PC & Computers

NVIDIA GeForce RTX 3060 Anti-Mining Feature Goes Beyond a Driver Update

NVIDIA GeForce RTX 3060 Anti-Mining feature goes beyond a driver update. Director of global PR for GeForce, Bryan Del Rizzo has said “There is a secure handshake between the driver, the RTX 3060 silicon, and the BIOS (firmware) that prevents removal of the hash rate limiter.”

Taken from VideoCardz… NVIDIA also announced it will implement new technology into their upcoming GeForce RTX 3060 graphics card that will limit mining hash rate, should the GPU detect it is used for mining. In an official blog post, the company announced that this is a driver implementation. However, shortly after the announcement members of tech media have started receiving more information from NVIDIA on the implementation of the algorithm. For starters, this technology will not only work in Windows operating system.
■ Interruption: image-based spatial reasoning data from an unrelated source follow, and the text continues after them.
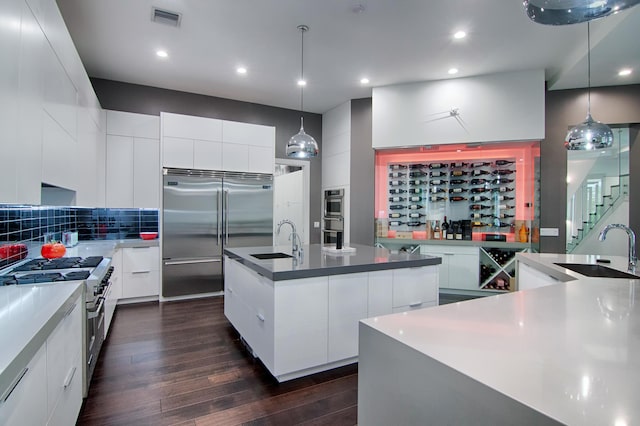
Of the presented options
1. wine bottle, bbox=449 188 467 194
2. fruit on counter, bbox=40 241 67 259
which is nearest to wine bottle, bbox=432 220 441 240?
wine bottle, bbox=449 188 467 194

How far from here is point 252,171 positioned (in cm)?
499

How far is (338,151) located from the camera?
5.58m

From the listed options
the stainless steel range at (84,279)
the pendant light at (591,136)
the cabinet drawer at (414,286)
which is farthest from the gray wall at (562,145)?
the stainless steel range at (84,279)

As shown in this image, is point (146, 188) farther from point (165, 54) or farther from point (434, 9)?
point (434, 9)

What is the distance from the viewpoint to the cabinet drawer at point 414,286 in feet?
8.86

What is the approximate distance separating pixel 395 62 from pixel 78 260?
404 cm

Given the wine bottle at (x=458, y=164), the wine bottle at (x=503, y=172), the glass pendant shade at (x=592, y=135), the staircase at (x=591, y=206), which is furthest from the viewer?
the staircase at (x=591, y=206)

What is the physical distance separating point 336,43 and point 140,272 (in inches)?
153

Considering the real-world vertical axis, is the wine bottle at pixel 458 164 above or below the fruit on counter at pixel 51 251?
above

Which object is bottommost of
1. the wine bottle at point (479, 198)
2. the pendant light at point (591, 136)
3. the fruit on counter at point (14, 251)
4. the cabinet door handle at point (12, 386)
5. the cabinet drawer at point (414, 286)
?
the cabinet drawer at point (414, 286)

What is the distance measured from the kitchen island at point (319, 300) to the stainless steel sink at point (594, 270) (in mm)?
1044

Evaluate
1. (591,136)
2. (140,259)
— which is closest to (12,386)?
(140,259)

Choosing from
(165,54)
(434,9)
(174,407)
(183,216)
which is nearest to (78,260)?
(174,407)

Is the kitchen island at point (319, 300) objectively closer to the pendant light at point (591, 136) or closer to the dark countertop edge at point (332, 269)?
the dark countertop edge at point (332, 269)
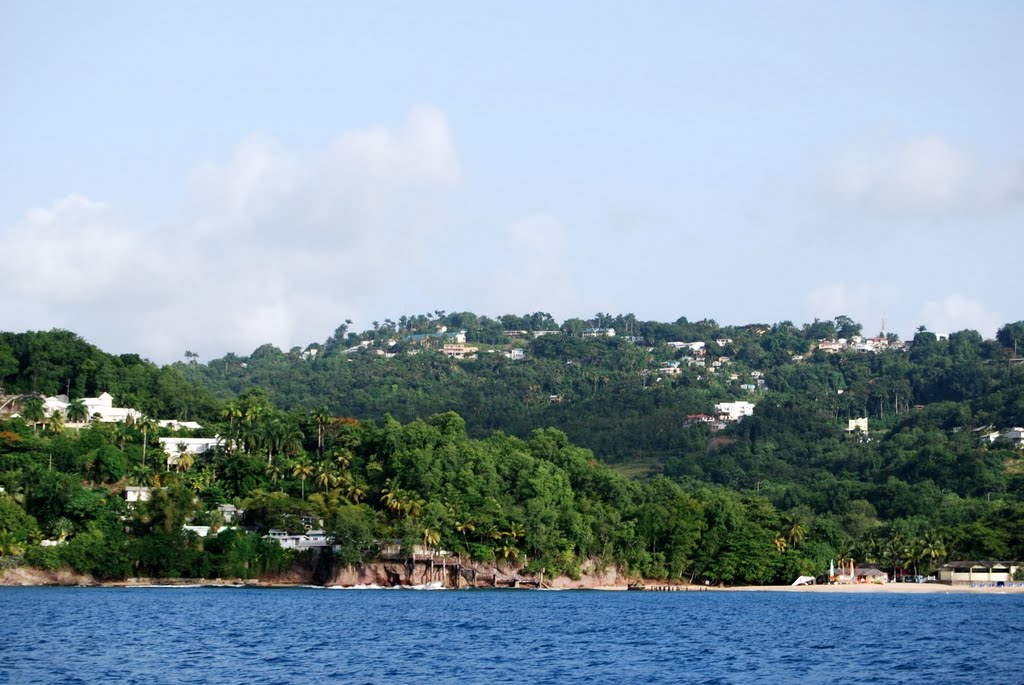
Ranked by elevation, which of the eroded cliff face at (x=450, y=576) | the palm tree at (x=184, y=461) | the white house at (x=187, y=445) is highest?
the white house at (x=187, y=445)

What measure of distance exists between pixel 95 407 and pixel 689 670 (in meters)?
102

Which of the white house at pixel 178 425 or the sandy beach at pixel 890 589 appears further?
the white house at pixel 178 425

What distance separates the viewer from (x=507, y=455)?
433 feet

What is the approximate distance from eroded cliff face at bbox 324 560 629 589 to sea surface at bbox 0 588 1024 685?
13198 millimetres

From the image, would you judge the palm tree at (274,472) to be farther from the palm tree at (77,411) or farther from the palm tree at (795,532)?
the palm tree at (795,532)

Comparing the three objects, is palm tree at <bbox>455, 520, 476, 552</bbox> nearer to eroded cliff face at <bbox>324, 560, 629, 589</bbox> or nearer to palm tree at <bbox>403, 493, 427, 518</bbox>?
eroded cliff face at <bbox>324, 560, 629, 589</bbox>

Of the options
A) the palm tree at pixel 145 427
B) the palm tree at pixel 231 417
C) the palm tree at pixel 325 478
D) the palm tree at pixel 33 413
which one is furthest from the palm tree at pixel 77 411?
the palm tree at pixel 325 478

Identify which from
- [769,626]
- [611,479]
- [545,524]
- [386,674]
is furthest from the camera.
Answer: [611,479]

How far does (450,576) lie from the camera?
120312mm

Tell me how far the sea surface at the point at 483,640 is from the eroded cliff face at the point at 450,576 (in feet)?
43.3

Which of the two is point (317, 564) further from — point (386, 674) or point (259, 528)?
point (386, 674)

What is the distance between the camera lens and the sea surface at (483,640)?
177ft

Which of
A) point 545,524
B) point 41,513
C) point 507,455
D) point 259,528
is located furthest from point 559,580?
point 41,513

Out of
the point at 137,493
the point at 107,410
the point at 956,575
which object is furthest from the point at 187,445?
the point at 956,575
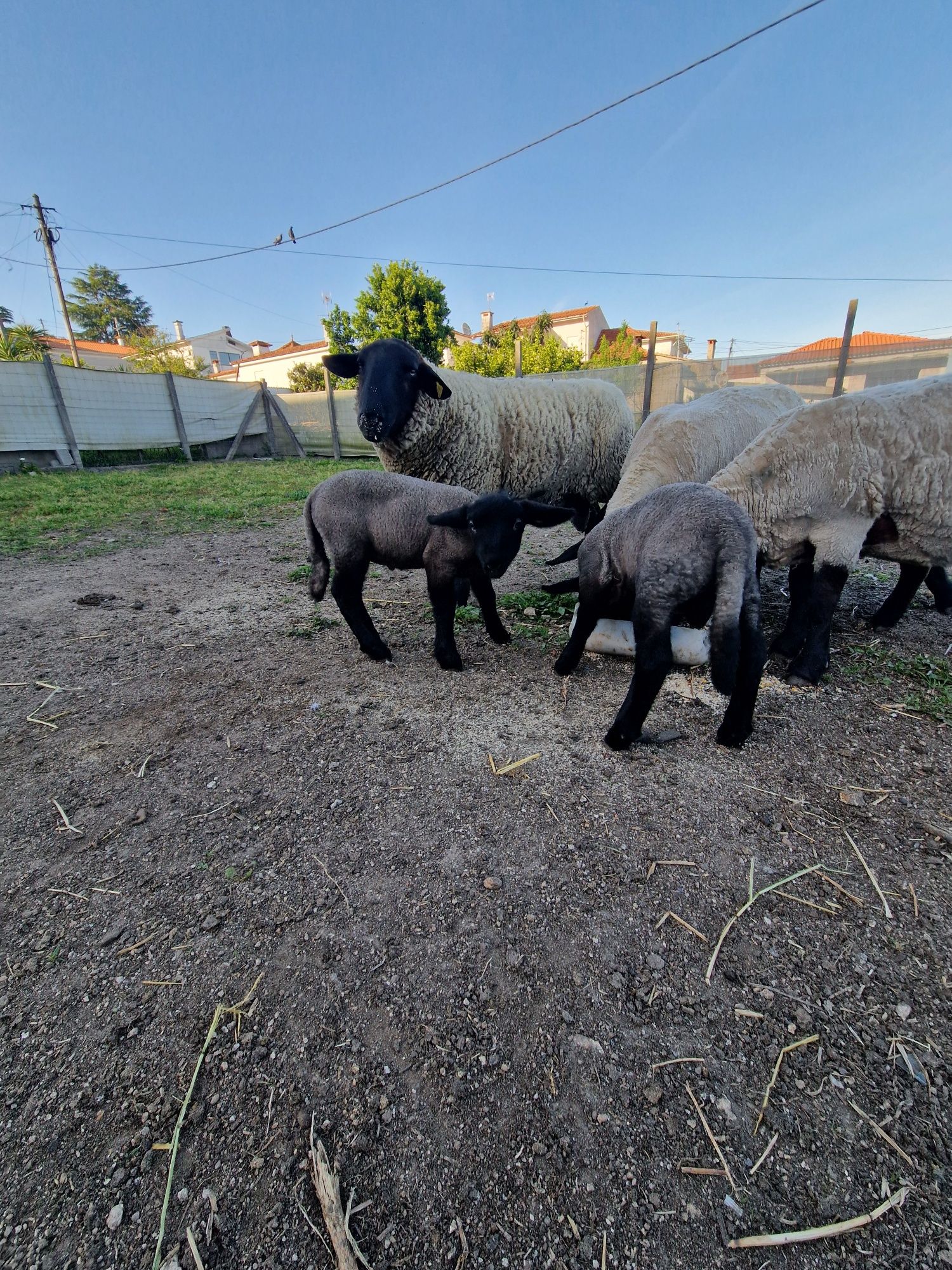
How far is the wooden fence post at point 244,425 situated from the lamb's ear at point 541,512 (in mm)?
16472

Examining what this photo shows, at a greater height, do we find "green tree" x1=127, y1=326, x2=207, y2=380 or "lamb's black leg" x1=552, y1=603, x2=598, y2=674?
"green tree" x1=127, y1=326, x2=207, y2=380

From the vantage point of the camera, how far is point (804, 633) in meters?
3.42

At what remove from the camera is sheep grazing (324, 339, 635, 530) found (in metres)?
4.11

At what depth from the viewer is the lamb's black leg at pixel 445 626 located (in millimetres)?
3279

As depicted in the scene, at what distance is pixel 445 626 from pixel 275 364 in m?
60.7

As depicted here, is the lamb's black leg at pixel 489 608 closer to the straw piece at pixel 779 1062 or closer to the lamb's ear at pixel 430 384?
the lamb's ear at pixel 430 384

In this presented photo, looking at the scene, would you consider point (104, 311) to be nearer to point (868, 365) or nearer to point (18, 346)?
point (18, 346)

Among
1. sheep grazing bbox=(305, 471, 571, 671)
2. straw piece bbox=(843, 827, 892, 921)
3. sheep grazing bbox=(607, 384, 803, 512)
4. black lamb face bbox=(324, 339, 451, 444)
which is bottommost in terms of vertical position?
straw piece bbox=(843, 827, 892, 921)

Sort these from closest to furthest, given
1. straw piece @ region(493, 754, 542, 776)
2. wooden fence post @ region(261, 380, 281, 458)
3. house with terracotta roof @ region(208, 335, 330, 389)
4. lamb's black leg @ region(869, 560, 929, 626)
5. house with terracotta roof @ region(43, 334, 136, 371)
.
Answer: straw piece @ region(493, 754, 542, 776) → lamb's black leg @ region(869, 560, 929, 626) → wooden fence post @ region(261, 380, 281, 458) → house with terracotta roof @ region(43, 334, 136, 371) → house with terracotta roof @ region(208, 335, 330, 389)

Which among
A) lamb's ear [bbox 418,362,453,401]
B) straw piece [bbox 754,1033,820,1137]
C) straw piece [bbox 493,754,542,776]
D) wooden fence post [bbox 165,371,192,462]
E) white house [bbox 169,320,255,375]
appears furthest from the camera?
white house [bbox 169,320,255,375]

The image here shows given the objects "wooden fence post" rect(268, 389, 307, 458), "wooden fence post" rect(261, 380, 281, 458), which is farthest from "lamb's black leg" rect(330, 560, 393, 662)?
"wooden fence post" rect(261, 380, 281, 458)

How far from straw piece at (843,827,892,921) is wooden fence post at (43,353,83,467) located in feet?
54.6

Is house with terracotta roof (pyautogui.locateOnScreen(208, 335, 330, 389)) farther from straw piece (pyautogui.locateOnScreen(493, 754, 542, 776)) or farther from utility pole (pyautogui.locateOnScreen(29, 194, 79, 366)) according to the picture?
straw piece (pyautogui.locateOnScreen(493, 754, 542, 776))

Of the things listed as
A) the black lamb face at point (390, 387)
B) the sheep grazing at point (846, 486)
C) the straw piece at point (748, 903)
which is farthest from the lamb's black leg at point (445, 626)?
the straw piece at point (748, 903)
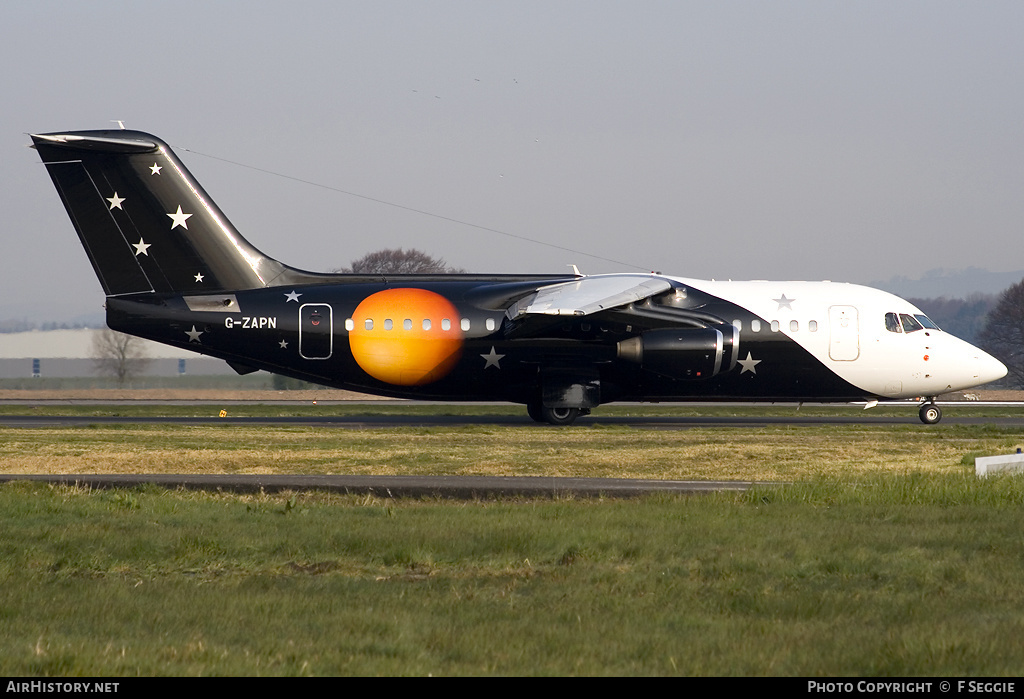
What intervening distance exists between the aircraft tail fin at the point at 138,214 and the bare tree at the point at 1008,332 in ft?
258

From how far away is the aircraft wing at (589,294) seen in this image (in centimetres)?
3206

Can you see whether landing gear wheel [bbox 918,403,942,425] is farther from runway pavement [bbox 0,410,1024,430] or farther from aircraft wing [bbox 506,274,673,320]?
aircraft wing [bbox 506,274,673,320]

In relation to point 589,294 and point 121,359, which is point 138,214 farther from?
point 121,359

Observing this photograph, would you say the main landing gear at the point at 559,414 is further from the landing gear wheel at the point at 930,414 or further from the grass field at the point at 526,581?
the grass field at the point at 526,581

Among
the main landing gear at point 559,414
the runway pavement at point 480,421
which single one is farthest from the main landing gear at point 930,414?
the main landing gear at point 559,414

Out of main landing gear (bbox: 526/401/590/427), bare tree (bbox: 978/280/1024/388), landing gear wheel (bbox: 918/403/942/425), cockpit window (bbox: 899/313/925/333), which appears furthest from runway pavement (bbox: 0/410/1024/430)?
bare tree (bbox: 978/280/1024/388)

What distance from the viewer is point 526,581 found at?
11.3 metres

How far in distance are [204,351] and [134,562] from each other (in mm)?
22498

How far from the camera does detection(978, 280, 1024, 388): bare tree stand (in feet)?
311

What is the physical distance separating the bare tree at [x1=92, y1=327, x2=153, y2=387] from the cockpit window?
70.0 metres

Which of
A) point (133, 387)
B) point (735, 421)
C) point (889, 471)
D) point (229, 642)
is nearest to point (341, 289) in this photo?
point (735, 421)
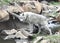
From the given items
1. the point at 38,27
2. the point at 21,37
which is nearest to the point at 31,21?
the point at 38,27

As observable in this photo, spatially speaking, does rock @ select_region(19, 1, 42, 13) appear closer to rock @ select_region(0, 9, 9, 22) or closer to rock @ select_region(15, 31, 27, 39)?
rock @ select_region(0, 9, 9, 22)

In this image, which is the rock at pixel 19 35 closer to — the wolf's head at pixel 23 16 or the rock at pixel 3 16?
the wolf's head at pixel 23 16

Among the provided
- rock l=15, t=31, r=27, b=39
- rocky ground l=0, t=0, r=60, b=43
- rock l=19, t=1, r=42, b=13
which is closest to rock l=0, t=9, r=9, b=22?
rocky ground l=0, t=0, r=60, b=43

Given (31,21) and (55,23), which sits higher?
(31,21)

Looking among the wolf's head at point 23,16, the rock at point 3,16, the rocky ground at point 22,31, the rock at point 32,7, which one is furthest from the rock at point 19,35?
the rock at point 32,7

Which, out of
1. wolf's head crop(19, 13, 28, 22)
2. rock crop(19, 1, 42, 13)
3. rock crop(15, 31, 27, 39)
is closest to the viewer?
rock crop(15, 31, 27, 39)

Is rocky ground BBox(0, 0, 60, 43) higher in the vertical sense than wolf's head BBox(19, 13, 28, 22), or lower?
lower

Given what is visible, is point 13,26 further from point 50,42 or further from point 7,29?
point 50,42

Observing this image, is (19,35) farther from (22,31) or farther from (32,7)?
(32,7)

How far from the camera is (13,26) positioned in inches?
502

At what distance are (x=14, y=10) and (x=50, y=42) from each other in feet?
19.6

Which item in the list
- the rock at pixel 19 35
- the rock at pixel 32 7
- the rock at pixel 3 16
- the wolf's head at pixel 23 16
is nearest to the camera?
the rock at pixel 19 35

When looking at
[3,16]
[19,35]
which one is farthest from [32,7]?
A: [19,35]

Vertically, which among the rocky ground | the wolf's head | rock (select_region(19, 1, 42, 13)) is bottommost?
rock (select_region(19, 1, 42, 13))
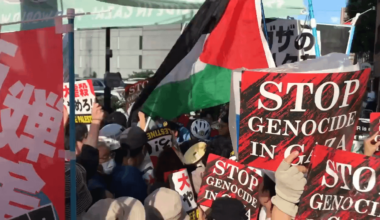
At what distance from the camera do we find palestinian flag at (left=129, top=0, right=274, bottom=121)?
457cm

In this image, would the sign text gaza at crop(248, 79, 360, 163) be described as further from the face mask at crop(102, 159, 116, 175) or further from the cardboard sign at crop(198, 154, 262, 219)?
the face mask at crop(102, 159, 116, 175)

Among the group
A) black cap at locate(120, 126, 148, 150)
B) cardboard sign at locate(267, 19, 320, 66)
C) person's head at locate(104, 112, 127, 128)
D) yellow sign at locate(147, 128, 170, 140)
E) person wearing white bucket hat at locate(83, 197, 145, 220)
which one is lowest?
person's head at locate(104, 112, 127, 128)

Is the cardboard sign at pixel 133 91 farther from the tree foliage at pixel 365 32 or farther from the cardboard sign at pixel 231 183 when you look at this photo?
the tree foliage at pixel 365 32

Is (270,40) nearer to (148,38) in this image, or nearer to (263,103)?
(263,103)

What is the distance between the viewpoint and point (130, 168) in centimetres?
397

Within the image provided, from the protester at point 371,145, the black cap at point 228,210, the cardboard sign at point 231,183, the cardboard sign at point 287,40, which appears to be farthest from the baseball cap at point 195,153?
the cardboard sign at point 287,40

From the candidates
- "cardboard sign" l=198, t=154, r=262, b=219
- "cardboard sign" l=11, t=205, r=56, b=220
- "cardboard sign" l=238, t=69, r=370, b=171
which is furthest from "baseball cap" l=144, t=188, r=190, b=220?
"cardboard sign" l=11, t=205, r=56, b=220

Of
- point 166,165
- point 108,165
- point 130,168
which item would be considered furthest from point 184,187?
point 108,165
This was a big concern, as only smaller miners were using Windows, while big farms rely on custom Linux distributions. NVIDIA Linux driver is not open source, which means it has more control over what is available to the user. This is not the case for AMD Radeon cards, which rely on open-source drivers.

On Twitter, Bryan Del Rizzo (Director of global PR for GeForce) confirmed that the anti-crypto technology works as a secure handshake between the driver, the GPU silicon, and BIOS. The latter confirms that this is indeed a BIOS implementation and explains how RTX 3060 in a very early test was already seeing the limited performance. The technology simply does not need a driver to work.

We also learn more about the future implementations of said technology. Back in January, Kopite7Kimi, the leaker who predicted NVIDIA Ampere specs months ahead of launch, has said that Jensen Huang (CEO of NVIDIA) will start a battle against mining. At the time it was unclear what Kopite meant, but now it is clear that he meant the new CMP series as well as the crypto limiter.

What is particularly interesting here is that according to the tweets, NVIDIA would relaunch its existing SKUs under a new Device ID. This means that future RTX3090/3080/3070/3060Ti models would carry a different ID and feature the anti-crypto algorithm. It is unclear when and if NVIDIA will even announce this change.

This will also mean that cards that were already sold will not receive the anti-crypto limiter, which wouldn’t make sense anyway, since miners would simply use an older driver or not flash a new BIOS.